Near the conclusion of the work, the Battle of New Orleans is described:
And it came to pass, in the one thousand eight hundred and fifteenth year of the Christian era, in the first month of the year, and on the eighth day of the month, Being on the Sabbath day, (which, as it is written in the scriptures, Thou shalt remember and keep HOLY,) That the mighty army of the king, which had moved out of the strong ships of Britain, came, in their strength, to make conquest of the territory of Columbia, which lieth to the south;

==3rd Edition Preface==
In the third edition (1819), G J Hunt added a preface encouraging the use of the work in schools:

"The reception of it into schools, will render familiar to children the chief actions in the contest [the War], and teach them, at the same time, to respect their country and its institutions."
"It seems to me one of the best attempts to imitate the biblical style; and if the perusal of it can induce young persons to relish and love the sacred books whose language you have imitated, it will be the strongest of all recommendations."

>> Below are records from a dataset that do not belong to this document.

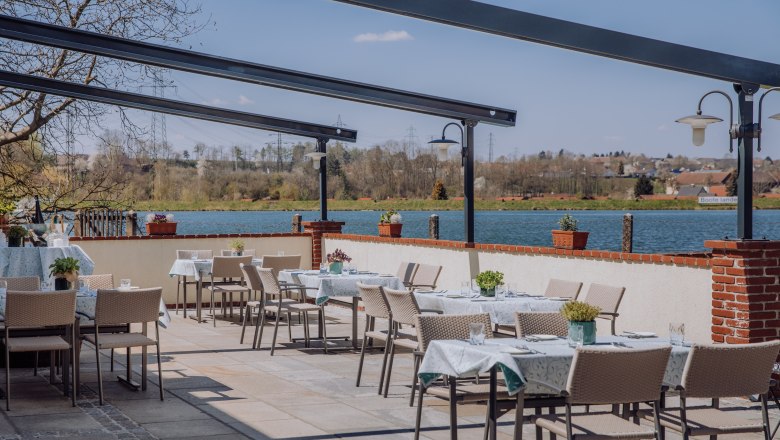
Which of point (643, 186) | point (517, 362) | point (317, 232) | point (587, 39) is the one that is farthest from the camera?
point (643, 186)

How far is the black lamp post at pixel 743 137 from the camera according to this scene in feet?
25.0

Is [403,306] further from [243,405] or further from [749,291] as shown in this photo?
[749,291]

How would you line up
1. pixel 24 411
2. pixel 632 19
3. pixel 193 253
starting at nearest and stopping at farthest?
pixel 24 411 < pixel 193 253 < pixel 632 19

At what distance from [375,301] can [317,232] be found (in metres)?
7.20

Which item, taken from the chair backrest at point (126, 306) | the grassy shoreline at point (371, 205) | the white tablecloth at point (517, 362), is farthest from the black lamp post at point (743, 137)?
the grassy shoreline at point (371, 205)

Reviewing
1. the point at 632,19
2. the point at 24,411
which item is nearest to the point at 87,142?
the point at 24,411

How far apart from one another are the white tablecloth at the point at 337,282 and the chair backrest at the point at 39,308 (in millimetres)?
3009

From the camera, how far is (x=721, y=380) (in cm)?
479

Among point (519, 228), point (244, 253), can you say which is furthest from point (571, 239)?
point (519, 228)

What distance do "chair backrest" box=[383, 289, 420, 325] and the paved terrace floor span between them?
60cm

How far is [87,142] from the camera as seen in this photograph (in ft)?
51.9

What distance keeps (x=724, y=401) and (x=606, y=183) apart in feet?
175

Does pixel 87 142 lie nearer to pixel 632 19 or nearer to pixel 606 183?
pixel 632 19

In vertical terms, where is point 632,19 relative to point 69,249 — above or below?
above
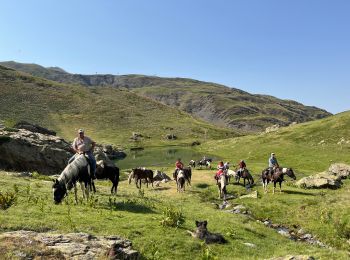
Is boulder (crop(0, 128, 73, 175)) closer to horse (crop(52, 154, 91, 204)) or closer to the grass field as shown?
the grass field

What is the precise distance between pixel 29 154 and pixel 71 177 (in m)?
25.8

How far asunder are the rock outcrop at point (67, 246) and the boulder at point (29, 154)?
31889 mm

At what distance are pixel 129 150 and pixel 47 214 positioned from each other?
101684mm

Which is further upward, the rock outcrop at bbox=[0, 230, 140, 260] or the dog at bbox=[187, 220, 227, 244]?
the rock outcrop at bbox=[0, 230, 140, 260]

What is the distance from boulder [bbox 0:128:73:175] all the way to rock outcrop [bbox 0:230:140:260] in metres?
31.9

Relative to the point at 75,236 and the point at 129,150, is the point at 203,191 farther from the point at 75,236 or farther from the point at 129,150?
the point at 129,150

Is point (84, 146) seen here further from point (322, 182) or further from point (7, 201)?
point (322, 182)

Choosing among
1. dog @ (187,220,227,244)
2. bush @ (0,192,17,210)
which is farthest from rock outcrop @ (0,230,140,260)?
bush @ (0,192,17,210)

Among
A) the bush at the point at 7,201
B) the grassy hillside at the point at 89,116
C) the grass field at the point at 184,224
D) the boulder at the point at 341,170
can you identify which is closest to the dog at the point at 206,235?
the grass field at the point at 184,224

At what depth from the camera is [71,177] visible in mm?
22312

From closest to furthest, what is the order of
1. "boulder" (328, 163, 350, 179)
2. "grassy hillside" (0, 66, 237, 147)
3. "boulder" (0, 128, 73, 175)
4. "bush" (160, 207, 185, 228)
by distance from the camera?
"bush" (160, 207, 185, 228)
"boulder" (0, 128, 73, 175)
"boulder" (328, 163, 350, 179)
"grassy hillside" (0, 66, 237, 147)

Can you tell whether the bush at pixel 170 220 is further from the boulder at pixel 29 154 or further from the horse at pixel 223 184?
the boulder at pixel 29 154

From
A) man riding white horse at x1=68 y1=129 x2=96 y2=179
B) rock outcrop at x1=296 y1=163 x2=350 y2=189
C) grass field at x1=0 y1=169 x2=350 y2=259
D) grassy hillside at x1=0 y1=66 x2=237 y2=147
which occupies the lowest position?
grass field at x1=0 y1=169 x2=350 y2=259

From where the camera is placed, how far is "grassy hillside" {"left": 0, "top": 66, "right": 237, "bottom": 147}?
14675 cm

==Association with the Book of Mormon==
In the 21st century, speculation arose that The Late War influenced the 1830 work The Book of Mormon. In 2013 two brothers, Chris and Duane Johnson, speculated that early in his life, Joseph Smith had read the book and have concluded that the book heavily influenced his writing of The Book of Mormon.

Latter-day Saint historians dismiss the claim that Joseph Smith ever read the book, as no historical sources exists to support it, and they reject the idea that he was influenced by it in his writing of the Book of Mormon, suggesting instead that the large number of minor overlaps between the two texts can be best explained by the shared linguistic environments both were written in and the statistical probabilities of language use. Significant borrowing would have likely involved more substantial and unique phrases or ideas being replicated in a way that transcends mere coincidence or common linguistic influence.